RAG Systems That Don't Hallucinate: Engineering Zero-Trust AI
How we engineered the Aya Knowledge Base with grounding scores, provenance tracking, and hallucination detection to build enterprise RAG that clients actually trust.
The Trust Problem in Enterprise RAG
Every enterprise wants RAG. Very few trust the answers it produces. When we started building the Aya Knowledge Base at AlysAI -- a retrieval-augmented generation system for enterprise clients handling compliance-sensitive documents -- the primary concern from every stakeholder was the same: "How do I know this answer is not hallucinated?"
It is a fair question. Standard RAG implementations retrieve relevant chunks, stuff them into a prompt, and hope the LLM synthesizes a faithful answer. In practice, LLMs confabulate details, merge information from unrelated chunks, and present fabricated content with absolute confidence. For an enterprise dealing with regulatory filings, legal contracts, or medical protocols, a single hallucination can mean compliance violations and real financial damage.

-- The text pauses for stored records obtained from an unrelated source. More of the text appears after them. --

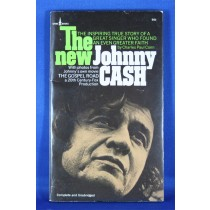 "Johnny Cash - book ""The New Johnny Cash"" by Charles Paul Conn"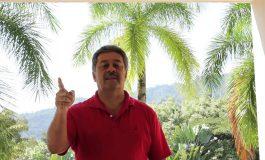 Ángel María Gaitán dice que al gobernador del Tolima le atribuyen gestiones que no ha realizado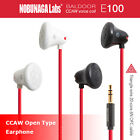 Nobunaga Laps Baldoor Earphone Earset Headphone Headset for iPhone SamsungGalaxy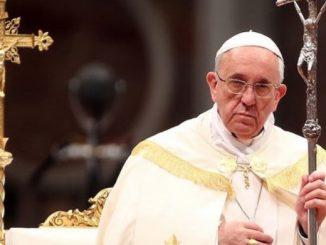 Prawie 4 miliony wiernych wzięły w tym roku udział w spotkaniach z papieżem Franciszkiem w Watykanie – poinformowała Prefektura Domu Papieskiego.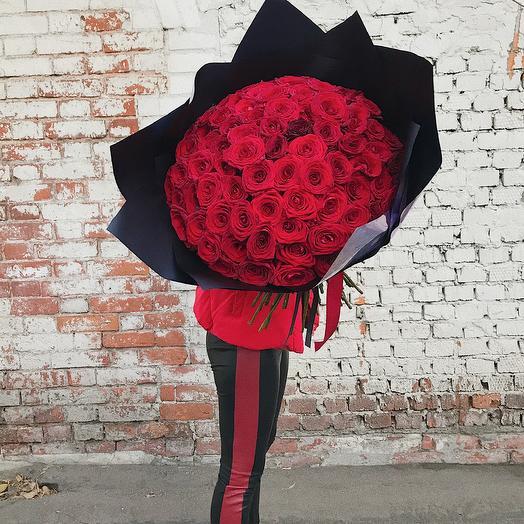 101 красная роза 70 см: букеты цветов на заказ Flowwow
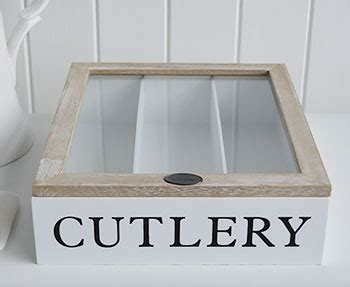 white cutlery box  lid   white lighthouse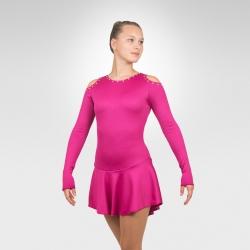 Jazzy figure skating long sleeve dress-Fuchsia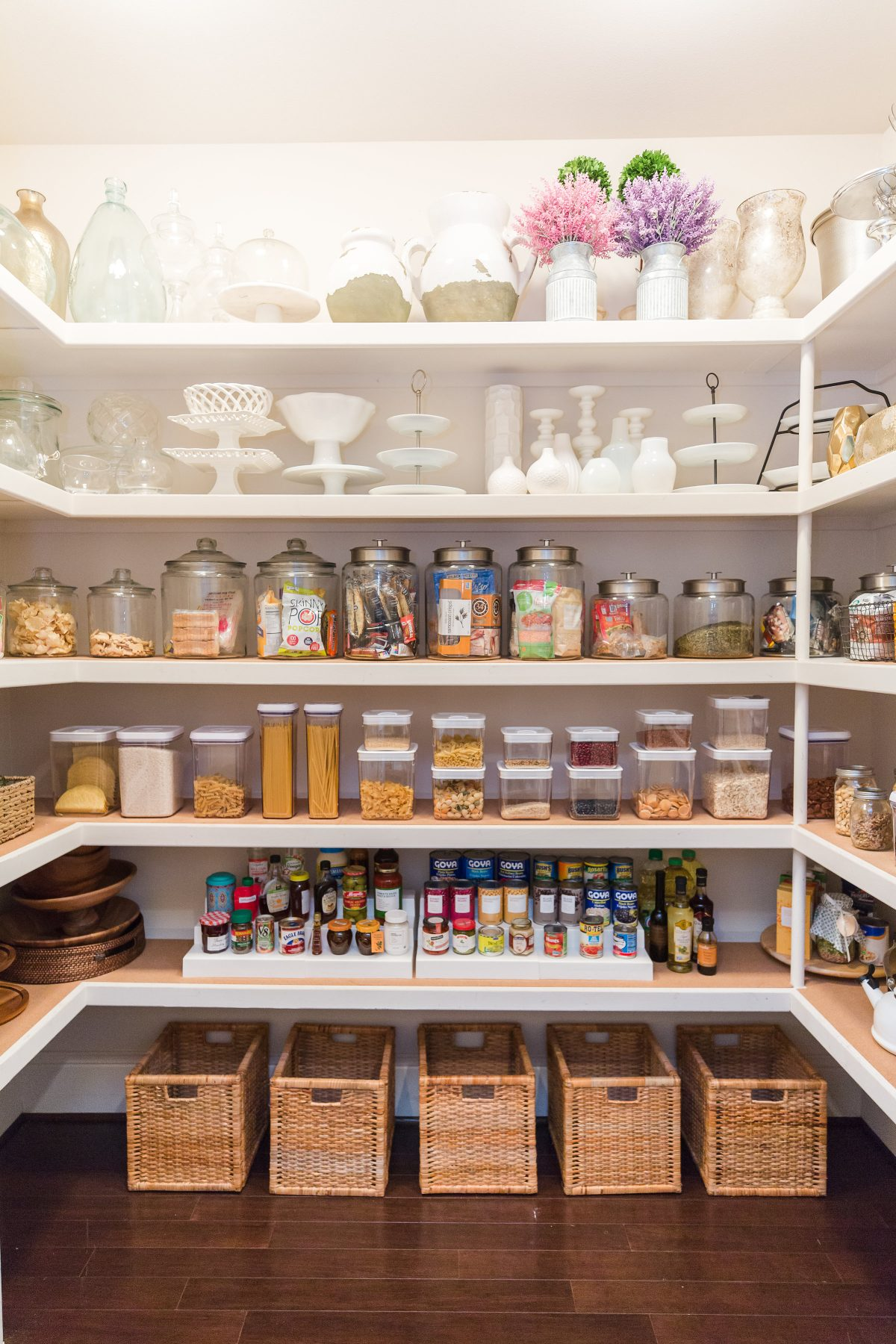 how to organize my kitchen pantry organized pantry honey we re home 8772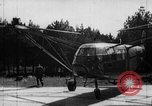 Image of Fa 223 helicopter Germany, 1942, second 56 stock footage video 65675072916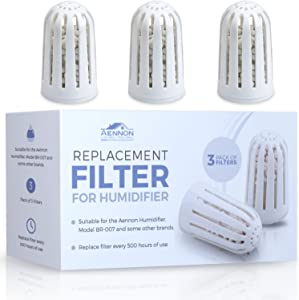 Aennon 3 Replacement Filters Cool Mist Ultrasonic Humidifiers - Works for Some Other Brands As Well (3-Pack Humidifier Filter)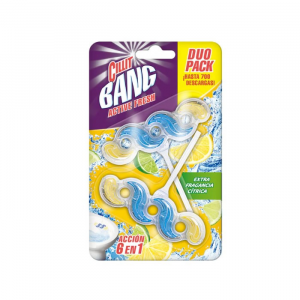 Cillit Bang Active Fresh Disinfectant Wc 2 Units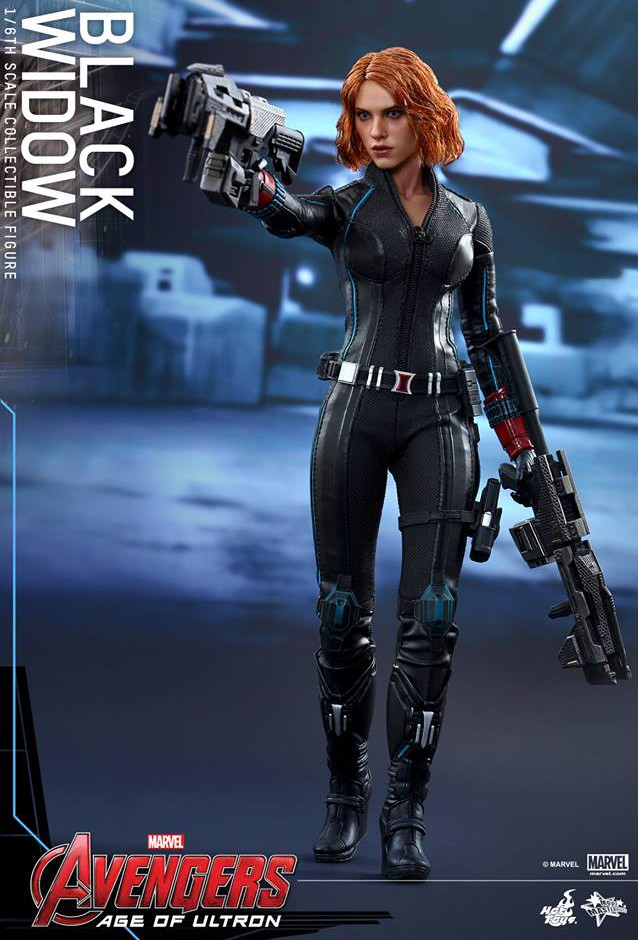 Black Widow Age of Ultron Hot Toys Figure MMS 288 With Big Guns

This post describes the zero-trust architecture we built for Aya -- a system where every claim in every answer is verified, scored, and traceable to its source document.
The Zero-Trust RAG Architecture
The core principle is simple: treat the LLM as an untrusted component. The LLM generates candidate answers, but a separate verification pipeline validates every factual claim before the answer reaches the user. The architecture has four stages:
- Retrieval with relevance scoring and chunk provenance
- Generation with inline citation requirements
- Verification with grounding score computation
- Filtering with hallucination threshold enforcement
Stage 1: Retrieval with Provenance
We use a hybrid retrieval strategy combining dense embeddings (via a fine-tuned BGE-large model) and sparse BM25 scoring, fused with Reciprocal Rank Fusion. But retrieval alone is not enough -- we attach full provenance metadata to every chunk:
@dataclass
class RetrievedChunk:
content: str
document_id: str
document_title: str
page_number: int
paragraph_index: int
chunk_hash: str # SHA-256 of content for integrity verification
ingestion_timestamp: datetime
relevance_score: float # hybrid retrieval score
source_classification: str # "primary", "secondary", "derived"
pii_redacted: bool
redaction_log: list[str] # which PII categories were redactedEvery chunk carries its complete lineage. When the system produces an answer, a user can trace any claim back to a specific paragraph on a specific page of a specific document, ingested at a specific time. This is not just a nice feature -- for several of our clients in regulated industries, it is a compliance requirement.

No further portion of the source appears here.